__AVAILABLE DATA__:
........

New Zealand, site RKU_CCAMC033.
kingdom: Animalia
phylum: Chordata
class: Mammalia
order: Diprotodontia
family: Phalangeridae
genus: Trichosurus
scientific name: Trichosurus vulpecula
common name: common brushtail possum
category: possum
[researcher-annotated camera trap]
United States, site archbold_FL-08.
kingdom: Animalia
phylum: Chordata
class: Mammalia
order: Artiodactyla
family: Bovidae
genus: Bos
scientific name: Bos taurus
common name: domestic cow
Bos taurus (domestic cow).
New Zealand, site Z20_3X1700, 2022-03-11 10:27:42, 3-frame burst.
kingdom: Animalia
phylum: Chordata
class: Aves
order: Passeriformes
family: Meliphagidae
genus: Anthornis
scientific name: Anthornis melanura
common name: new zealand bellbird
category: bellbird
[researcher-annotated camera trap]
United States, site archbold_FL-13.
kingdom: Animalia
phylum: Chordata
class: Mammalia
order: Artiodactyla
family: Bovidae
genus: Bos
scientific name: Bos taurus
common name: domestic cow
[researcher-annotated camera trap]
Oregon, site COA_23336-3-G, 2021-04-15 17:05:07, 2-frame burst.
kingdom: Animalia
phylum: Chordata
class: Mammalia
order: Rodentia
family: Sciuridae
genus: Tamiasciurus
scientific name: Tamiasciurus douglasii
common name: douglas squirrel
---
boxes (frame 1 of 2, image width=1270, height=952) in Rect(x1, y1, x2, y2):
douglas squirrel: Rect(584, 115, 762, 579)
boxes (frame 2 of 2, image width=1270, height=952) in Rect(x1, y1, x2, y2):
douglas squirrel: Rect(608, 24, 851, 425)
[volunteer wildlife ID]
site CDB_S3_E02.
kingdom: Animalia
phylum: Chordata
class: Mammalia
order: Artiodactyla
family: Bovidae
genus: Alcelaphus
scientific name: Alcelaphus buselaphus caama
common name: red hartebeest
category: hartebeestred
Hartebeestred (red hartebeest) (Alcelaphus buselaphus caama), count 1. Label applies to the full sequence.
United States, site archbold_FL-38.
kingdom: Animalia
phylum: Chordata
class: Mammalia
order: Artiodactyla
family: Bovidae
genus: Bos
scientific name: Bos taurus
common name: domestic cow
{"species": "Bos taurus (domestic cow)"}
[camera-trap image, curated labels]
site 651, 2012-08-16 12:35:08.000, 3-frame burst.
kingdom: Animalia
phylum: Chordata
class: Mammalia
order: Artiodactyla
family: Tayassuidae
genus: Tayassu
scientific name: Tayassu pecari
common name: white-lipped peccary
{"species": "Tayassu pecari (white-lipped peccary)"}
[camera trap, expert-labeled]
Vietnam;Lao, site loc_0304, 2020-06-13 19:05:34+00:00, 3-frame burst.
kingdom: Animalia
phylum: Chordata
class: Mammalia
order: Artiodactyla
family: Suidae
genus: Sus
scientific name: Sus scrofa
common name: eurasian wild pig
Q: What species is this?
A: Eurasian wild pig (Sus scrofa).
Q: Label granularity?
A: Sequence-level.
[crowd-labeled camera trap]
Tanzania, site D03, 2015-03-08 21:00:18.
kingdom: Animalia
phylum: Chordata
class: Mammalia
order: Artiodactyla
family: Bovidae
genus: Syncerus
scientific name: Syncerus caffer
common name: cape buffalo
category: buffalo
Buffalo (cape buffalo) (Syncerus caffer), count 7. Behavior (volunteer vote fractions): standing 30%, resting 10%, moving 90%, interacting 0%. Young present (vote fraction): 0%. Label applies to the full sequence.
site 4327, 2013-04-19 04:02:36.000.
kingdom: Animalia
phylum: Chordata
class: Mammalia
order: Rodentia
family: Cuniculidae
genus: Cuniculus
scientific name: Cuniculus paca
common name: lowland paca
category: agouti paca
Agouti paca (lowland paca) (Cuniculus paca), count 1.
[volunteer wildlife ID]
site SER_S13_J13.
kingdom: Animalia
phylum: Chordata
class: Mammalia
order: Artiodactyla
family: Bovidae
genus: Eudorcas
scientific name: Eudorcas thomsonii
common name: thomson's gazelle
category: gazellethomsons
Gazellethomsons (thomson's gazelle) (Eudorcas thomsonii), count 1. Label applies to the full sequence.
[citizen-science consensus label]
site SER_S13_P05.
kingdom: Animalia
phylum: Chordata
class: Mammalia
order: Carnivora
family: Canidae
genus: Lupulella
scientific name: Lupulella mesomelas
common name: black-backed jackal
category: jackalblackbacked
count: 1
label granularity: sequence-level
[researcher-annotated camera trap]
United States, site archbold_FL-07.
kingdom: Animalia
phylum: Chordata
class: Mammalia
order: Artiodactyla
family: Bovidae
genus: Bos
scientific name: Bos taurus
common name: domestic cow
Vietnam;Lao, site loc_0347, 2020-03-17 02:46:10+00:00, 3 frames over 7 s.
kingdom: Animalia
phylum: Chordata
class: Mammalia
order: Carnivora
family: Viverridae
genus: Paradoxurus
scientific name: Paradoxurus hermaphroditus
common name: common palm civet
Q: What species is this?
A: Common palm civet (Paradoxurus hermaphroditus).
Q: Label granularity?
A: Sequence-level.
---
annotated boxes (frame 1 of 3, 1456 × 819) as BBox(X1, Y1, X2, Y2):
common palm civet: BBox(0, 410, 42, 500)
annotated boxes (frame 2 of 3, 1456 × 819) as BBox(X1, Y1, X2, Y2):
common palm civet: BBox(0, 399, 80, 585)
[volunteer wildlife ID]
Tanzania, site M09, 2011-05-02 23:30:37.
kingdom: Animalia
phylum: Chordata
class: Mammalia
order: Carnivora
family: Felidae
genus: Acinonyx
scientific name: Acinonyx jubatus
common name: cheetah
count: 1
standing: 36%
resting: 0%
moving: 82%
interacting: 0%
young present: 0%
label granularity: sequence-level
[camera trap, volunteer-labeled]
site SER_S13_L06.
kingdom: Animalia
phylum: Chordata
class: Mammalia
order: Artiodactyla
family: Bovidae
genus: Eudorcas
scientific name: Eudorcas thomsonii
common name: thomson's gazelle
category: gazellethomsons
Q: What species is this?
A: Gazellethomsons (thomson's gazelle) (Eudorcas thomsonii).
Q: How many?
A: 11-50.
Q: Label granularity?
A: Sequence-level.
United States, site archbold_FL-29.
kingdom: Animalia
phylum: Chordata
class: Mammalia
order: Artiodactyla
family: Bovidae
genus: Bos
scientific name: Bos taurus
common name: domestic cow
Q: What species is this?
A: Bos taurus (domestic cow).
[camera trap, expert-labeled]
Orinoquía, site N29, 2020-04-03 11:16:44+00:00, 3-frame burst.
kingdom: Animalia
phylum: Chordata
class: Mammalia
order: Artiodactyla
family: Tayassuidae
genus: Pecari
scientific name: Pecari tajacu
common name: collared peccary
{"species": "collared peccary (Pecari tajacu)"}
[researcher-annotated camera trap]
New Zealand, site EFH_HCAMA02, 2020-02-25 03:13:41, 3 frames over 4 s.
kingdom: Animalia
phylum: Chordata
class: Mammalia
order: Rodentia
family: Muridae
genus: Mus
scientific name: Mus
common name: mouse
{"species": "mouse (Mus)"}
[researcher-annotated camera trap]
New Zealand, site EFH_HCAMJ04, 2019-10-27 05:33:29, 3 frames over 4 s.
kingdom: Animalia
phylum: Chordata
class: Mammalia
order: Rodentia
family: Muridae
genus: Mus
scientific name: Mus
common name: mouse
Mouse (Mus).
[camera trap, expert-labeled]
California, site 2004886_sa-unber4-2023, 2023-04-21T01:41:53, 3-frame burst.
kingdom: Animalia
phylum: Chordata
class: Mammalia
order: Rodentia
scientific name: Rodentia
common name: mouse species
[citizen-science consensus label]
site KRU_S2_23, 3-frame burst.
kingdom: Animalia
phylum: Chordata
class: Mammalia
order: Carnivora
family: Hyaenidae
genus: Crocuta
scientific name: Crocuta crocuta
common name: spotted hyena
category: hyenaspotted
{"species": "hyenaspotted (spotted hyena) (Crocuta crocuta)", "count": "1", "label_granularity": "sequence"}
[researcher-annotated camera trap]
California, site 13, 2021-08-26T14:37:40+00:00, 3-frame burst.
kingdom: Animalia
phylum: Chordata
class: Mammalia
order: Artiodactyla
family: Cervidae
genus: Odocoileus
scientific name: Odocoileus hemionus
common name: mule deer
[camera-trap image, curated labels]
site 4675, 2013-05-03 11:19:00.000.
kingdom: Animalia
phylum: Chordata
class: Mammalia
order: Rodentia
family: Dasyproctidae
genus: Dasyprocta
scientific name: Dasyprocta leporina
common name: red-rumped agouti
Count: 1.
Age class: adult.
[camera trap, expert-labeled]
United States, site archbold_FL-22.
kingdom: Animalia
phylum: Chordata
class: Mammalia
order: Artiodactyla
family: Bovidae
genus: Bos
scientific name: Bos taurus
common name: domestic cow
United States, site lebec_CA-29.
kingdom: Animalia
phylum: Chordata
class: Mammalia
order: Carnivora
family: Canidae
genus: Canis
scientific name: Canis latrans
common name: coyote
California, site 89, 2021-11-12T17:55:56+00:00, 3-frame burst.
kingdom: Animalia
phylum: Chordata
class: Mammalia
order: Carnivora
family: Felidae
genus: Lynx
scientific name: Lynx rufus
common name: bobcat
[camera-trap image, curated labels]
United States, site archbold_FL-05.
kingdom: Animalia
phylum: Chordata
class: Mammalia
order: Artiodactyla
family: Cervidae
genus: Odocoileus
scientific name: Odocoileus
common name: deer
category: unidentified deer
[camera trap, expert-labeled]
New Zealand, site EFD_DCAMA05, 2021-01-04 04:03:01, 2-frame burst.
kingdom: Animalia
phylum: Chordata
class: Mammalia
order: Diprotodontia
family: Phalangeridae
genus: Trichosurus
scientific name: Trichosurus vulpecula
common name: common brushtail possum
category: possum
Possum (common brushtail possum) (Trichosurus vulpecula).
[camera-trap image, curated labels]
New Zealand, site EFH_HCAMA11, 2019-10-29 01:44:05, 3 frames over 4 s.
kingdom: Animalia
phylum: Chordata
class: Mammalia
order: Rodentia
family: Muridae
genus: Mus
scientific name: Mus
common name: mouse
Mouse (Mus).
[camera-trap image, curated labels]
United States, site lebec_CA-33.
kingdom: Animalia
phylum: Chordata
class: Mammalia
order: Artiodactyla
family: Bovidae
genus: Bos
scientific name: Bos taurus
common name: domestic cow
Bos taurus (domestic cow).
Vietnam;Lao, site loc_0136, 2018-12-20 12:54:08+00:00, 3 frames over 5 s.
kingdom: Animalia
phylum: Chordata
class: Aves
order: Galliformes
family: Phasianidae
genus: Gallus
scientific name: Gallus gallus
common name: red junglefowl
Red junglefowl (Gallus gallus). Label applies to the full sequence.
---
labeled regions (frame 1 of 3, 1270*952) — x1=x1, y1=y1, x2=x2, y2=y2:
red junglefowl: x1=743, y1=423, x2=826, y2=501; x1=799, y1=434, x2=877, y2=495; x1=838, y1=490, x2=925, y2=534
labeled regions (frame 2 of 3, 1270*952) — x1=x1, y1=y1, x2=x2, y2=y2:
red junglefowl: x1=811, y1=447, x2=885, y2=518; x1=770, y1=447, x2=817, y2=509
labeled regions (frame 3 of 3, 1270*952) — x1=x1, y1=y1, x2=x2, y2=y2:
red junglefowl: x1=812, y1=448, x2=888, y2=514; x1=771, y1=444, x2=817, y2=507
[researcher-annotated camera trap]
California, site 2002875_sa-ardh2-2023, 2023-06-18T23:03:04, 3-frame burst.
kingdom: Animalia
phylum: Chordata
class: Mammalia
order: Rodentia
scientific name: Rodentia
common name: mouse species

........

Scan the listing above. Gather each line that contains the word "Odocoileus".

__TASK ANSWER__:
genus: Odocoileus
scientific name: Odocoileus hemionus
genus: Odocoileus
scientific name: Odocoileus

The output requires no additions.